Almeida Garrett lamenta assim, n' O Arco de Sant’Ana, a demolição, em 1821, daquele monumento que conhecera na meninice:

Caíste tu, ó arco de Sant’Ana, como, em nossos tristes e minguados dias, vai caindo quanto há nobre e antigo às mãos de inovadores plebeus, para quem nobiliarquias são quimeras, e os veneráveis caracteres heráldicos do rei-de-armas-Portugal língua morta e esquecida que nossa ignorância despreza, hieroglíficos da terra dos Faraós antes de descoberta a inscrição de Damieta! – Assentaram os miseráveis reformadores que uma pouca de luz mais e uma pouca de imundície menos, em rua já de si tão escura e mal enxuta, era preferível à conservação daquele monumento em todos os sentidos respeitável.

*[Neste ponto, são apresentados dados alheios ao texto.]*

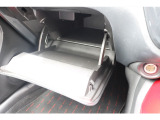 ※ただし、走行可能な車に限ります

O arco ficava numa das portas da muralha românica, na actual Rua de Santana. Tinha ao centro, na face voltada para a Igreja dos Grilos, um oratório coberto por uma vidraça onde se venerava uma imagem da Santa. O acesso ao oratório era feito através de uma porta aberta na parede da muralha que servia de encontro ao arco. É nessa entrada, hoje convertida em nicho, que a população da Sé venera uma imagem de Santa Ana com S. Joaquim, dando continuidade a um culto que remonta, pelo menos, ao século XVI.

2 comentários:

C.C. disse...

A ânsia de certos políticos(leia-se Rio)e pseudo-artistas( leia-se arq. Loureiro)de deixarem marcas de "notoriedade"é tal, que não olham a meios e todos os atropelos são para esta gente permitidos, porque se sentem bufados a sobrevoar os cumes do poder.

Duarte disse...

Quanto património mais vamos ter que perder? Até quando este tanto suportar?
No agosto passado, com a câmara em riste, dei muitas voltas, mas vi pouco ao que disparar, de certo relevo... só degradação, insisto, até quando?